_DO THIS_.
Count the lines in the data below that contain the string "point", matching case exactly. Reply with the number alone.

_DATA PROVIDED_.
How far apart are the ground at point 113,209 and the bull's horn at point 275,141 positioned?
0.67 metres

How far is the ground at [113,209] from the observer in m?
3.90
==
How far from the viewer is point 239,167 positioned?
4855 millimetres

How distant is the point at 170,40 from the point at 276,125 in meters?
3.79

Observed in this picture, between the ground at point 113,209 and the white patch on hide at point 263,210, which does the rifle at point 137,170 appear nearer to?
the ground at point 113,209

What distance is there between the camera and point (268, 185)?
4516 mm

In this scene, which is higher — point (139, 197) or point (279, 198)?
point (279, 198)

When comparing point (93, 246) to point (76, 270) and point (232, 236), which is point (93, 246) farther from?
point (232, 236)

_ANSWER TO THE TASK_.
10